Which lines run from the one containing "Is pixel 498" to the end of the entries? Quote them exactly, and nothing else.

Data rows:

+ + + + + + +

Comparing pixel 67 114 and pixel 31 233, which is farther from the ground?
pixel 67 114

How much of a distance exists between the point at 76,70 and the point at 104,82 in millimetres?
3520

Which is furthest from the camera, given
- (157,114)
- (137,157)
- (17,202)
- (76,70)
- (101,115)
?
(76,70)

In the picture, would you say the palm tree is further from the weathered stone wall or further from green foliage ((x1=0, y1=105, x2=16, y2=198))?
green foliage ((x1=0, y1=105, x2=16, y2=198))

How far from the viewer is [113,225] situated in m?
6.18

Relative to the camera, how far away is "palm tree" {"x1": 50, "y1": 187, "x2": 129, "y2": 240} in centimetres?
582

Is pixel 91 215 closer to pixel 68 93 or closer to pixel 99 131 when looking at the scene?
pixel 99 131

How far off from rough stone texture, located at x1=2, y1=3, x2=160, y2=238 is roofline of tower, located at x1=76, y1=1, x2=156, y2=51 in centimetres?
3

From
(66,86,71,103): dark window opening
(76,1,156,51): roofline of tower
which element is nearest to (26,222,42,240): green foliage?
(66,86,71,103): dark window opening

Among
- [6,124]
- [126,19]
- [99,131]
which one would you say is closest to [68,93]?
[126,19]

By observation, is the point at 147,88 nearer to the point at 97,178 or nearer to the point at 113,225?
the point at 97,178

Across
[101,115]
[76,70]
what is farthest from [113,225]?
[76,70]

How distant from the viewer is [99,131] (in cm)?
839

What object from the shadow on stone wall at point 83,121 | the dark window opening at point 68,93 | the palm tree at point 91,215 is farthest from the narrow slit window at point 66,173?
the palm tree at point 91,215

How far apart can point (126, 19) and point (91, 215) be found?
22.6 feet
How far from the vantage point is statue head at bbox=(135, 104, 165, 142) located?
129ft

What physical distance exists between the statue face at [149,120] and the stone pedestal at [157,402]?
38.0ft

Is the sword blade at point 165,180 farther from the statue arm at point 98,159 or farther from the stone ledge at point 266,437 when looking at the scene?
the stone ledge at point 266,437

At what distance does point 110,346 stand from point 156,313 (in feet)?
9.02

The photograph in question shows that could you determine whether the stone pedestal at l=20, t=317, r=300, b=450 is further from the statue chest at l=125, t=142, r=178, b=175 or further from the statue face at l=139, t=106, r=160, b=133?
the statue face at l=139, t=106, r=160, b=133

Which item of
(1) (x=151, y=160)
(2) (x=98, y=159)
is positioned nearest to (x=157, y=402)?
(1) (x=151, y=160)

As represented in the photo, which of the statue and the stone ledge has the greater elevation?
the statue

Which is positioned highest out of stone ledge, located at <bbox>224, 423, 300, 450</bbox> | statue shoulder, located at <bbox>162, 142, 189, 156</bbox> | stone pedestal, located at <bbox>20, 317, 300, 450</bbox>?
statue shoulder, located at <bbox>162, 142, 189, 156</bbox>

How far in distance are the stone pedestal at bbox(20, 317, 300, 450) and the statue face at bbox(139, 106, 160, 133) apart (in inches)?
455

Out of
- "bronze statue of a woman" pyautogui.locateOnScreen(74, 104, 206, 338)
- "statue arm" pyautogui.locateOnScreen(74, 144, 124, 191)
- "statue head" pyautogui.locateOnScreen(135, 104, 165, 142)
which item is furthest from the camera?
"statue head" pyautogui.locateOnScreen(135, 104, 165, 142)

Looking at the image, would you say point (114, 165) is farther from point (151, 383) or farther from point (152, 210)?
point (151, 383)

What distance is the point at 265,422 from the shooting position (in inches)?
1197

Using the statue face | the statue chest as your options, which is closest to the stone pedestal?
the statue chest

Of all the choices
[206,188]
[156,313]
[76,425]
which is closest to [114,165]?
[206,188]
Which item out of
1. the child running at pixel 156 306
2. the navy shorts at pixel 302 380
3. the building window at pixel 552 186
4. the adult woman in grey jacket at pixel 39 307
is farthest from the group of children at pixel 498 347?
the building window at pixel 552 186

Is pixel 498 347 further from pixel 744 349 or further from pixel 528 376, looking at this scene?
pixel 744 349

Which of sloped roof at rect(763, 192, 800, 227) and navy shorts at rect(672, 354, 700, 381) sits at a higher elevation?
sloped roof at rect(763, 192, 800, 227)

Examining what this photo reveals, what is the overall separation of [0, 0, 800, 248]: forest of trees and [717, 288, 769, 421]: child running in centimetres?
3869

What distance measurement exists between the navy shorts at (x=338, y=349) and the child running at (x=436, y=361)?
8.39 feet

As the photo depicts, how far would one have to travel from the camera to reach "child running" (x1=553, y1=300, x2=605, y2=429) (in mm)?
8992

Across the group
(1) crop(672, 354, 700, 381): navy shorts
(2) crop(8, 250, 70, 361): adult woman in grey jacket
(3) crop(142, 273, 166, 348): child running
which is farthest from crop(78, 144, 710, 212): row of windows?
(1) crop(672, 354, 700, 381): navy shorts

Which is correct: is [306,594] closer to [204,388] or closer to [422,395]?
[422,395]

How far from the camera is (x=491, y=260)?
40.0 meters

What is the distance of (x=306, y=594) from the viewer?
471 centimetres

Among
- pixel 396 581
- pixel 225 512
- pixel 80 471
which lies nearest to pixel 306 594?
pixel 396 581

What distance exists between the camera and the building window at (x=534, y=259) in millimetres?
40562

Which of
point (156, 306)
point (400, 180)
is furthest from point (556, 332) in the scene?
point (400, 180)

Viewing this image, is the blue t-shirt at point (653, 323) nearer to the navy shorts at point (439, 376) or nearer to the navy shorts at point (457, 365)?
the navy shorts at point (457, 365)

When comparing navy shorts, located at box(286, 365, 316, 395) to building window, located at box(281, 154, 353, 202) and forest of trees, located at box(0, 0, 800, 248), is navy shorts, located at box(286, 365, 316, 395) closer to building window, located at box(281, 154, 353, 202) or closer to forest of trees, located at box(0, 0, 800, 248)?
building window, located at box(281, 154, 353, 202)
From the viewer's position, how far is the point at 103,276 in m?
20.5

+ + + + + + +

Task response:
Is pixel 498 347 further from pixel 744 349 or further from pixel 528 376, looking at this scene?
pixel 744 349

Which of sloped roof at rect(763, 192, 800, 227) and navy shorts at rect(672, 354, 700, 381) sits at a higher elevation?
sloped roof at rect(763, 192, 800, 227)

Examining what this photo reveals, what is the overall separation of [0, 0, 800, 248]: forest of trees and [717, 288, 769, 421]: child running in centimetres?
3869

What distance measurement exists between the navy shorts at (x=338, y=349) and the child running at (x=436, y=361)?
8.39 feet

As the photo depicts, how far would one have to travel from the camera to reach "child running" (x1=553, y1=300, x2=605, y2=429) (in mm)?
8992

Across the group
(1) crop(672, 354, 700, 381): navy shorts
(2) crop(8, 250, 70, 361): adult woman in grey jacket
(3) crop(142, 273, 166, 348): child running
which is farthest from crop(78, 144, 710, 212): row of windows?
(1) crop(672, 354, 700, 381): navy shorts

Which is correct: is [306,594] closer to [204,388] or closer to [422,395]?
[422,395]

How far from the camera is (x=491, y=260)?
40.0 meters

What is the distance of (x=306, y=594) from the viewer?
471 centimetres

Among
- pixel 396 581
- pixel 225 512
- pixel 80 471
which lies nearest to pixel 306 594?
pixel 396 581

What distance exists between the camera and the building window at (x=534, y=259) in millimetres?
40562

Which of
point (156, 306)
point (400, 180)
is furthest from point (556, 332) in the scene?
point (400, 180)

Viewing this image, is the blue t-shirt at point (653, 323) nearer to the navy shorts at point (439, 376) or nearer to the navy shorts at point (457, 365)?
the navy shorts at point (457, 365)

When comparing navy shorts, located at box(286, 365, 316, 395) to building window, located at box(281, 154, 353, 202) and forest of trees, located at box(0, 0, 800, 248), is navy shorts, located at box(286, 365, 316, 395) closer to building window, located at box(281, 154, 353, 202) or closer to forest of trees, located at box(0, 0, 800, 248)?
building window, located at box(281, 154, 353, 202)
From the viewer's position, how far is the point at 103,276 in m?
20.5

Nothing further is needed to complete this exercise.